Pada dasarnya, menurut ajaran Budha, prinsip-prinsip etika dan moral diatur dengan memeriksa apakah suatu tindakan tertentu, apakah terhubung ke tubuh atau pidato yang mungkin membahayakan diri sendiri atau untuk orang lain dan dengan demikian menghindari tindakan yang mungkin berbahaya. Dalam Buddhisme, ada banyak pembicaraan dari pikiran yang terampil. Batin yang terampil menghindari tindakan yang mungkin menyebabkan penderitaan atau penyesalan.
Perilaku moral bagi umat Buddha berbeda berdasarkan apakah itu berlaku untuk kaum awam atau kepada Sangha atau ulama. Seorang Buddhis awam harus mengembangkan perilaku yang baik dengan pelatihan dalam apa yang dikenal sebagai "Lima Sila". Ini tidak seperti, katakanlah, sepuluh perintah, yang, jika rusak, memerlukan hukuman oleh Allah. Kelima sila adalah pelatihan aturan, yang, jika satu orang untuk memecahkan salah satu dari mereka, orang harus menyadari sungsang dan meneliti bagaimana suatu sungsang dapat dihindari di masa depan. Resultan dari suatu tindakan (sering disebut sebagai Karma) tergantung pada niat lebih dari tindakan itu sendiri. Hal ini menuntut perasaan kurang bersalah dari Yahudi-Kristen pasangannya. Buddhisme menempatkan penekanan besar pada 'pikiran' dan itu adalah penderitaan mental seperti penyesalan, dll kecemasan rasa bersalah yang harus dihindari untuk menanam pikiran yang tenang dan damai. Kelima sila adalah:
1) Untuk melaksanakan pelatihan untuk menghindari mengambil kehidupan makhluk. Ajaran ini berlaku untuk semua makhluk hidup bukan hanya manusia. Semua makhluk memiliki hak untuk hidup mereka dan hak yang harus dihormati.
2) Untuk melaksanakan pelatihan untuk menghindari hal-hal yang tidak diberikan. Resep ini berjalan lebih jauh dari sekadar mencuri. Orang harus menghindari mengambil apa-apa kecuali satu hal yang pasti yang dimaksudkan bahwa itu adalah untuk Anda.
3)
Melakukan pelatihan untuk menghindari kesalahan sensual ajaran ini sering salah menerjemahkan atau disalahartikan sebagai berkaitan hanya untuk perbuatan asusila tapi. Mencakup setiap pemakaian yg berlebihan dalam kenikmatan sensual seperti kerakusan serta pelanggaran yang bersifat seksual.
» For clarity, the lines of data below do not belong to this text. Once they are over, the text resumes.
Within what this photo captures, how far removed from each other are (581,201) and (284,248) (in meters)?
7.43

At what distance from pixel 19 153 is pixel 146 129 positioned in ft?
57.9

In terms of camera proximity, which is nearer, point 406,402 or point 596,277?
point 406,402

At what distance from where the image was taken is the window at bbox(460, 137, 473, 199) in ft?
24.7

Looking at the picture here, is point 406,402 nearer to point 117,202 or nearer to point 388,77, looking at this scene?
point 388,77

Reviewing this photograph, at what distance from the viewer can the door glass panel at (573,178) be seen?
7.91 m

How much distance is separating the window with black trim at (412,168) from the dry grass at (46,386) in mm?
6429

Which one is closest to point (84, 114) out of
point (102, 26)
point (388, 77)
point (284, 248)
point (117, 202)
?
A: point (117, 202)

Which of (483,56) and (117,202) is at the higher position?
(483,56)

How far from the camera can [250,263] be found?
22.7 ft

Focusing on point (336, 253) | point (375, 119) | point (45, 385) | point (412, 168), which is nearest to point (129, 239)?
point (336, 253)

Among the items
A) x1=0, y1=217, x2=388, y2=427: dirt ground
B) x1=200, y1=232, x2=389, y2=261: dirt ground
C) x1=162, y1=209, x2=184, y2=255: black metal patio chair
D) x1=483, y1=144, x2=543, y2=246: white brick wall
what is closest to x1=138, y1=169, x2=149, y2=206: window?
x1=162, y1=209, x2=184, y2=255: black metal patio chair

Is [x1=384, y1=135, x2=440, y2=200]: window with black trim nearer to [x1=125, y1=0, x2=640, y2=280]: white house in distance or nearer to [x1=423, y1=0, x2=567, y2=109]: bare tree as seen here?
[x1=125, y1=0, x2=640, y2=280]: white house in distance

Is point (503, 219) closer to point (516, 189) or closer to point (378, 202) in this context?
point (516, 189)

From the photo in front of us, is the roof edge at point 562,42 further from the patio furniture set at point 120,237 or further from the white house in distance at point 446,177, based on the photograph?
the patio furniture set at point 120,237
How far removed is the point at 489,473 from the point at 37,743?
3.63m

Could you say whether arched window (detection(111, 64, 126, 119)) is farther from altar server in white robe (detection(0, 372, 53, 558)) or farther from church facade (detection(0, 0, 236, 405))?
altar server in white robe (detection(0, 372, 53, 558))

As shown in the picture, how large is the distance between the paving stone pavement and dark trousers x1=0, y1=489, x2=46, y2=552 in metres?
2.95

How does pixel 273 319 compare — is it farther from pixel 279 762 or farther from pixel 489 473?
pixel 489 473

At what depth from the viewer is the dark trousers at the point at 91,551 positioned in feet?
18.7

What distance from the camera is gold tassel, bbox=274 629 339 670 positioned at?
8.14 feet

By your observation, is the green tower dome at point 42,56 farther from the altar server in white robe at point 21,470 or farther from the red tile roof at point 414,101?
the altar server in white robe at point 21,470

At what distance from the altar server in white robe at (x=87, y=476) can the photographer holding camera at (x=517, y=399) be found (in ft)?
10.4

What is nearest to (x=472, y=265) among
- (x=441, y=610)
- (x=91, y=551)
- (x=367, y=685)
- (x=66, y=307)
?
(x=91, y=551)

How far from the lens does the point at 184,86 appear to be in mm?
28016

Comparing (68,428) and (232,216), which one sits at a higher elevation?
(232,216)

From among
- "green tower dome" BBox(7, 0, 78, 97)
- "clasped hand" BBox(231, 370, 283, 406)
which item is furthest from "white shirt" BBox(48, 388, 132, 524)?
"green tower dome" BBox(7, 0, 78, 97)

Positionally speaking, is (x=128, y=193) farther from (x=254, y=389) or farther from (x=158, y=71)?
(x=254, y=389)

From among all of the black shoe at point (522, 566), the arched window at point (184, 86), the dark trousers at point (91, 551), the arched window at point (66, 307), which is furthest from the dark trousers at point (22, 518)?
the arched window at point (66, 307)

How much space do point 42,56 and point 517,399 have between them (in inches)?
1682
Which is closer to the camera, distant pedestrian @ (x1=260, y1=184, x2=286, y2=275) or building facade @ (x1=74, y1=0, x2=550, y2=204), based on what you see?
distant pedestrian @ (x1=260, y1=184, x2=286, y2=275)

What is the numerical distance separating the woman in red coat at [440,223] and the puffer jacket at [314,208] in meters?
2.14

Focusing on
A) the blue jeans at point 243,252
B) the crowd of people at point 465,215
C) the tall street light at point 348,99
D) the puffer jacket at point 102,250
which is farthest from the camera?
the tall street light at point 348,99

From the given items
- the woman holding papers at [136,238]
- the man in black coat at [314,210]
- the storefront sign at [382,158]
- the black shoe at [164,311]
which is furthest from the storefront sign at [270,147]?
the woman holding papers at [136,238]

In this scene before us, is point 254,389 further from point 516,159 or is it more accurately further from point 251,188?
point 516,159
4) Untuk melaksanakan pelatihan untuk menahan diri dari ucapan salah. Selain menghindari berbohong dan menipu, ajaran ini mencakup fitnah serta pidato yang tidak bermanfaat bagi kesejahteraan orang lain.
5) Untuk melaksanakan melatih diri untuk tidak zat yang menyebabkan mabuk dan lemahnya kesadaran. Ajaran ini dalam kategori khusus karena tidak menyimpulkan kejahatan apapun intrinsik dalam, katakanlah, alkohol itu sendiri tapi mengumbar seperti zat bisa menjadi penyebab melanggar lainnya empat ajaran.
Ini adalah ajaran dasar diharapkan sebagai hari untuk pelatihan hari dari setiap Buddha awam. Pada hari-hari suci khusus, banyak umat Buddha, terutama yang mengikuti tradisi Theravada, akan mengamati tiga sila tambahan dengan penguatan ajaran ketiga akan mengamati selibat ketat. Ajaran tambahan adalah:
6) Untuk menjauhkan diri dari mengambil makanan pada waktu yang tidak tepat. Ini berarti mengikuti tradisi bhikkhu Theravada dan tidak makan dari siang satu hari sampai matahari terbit berikutnya.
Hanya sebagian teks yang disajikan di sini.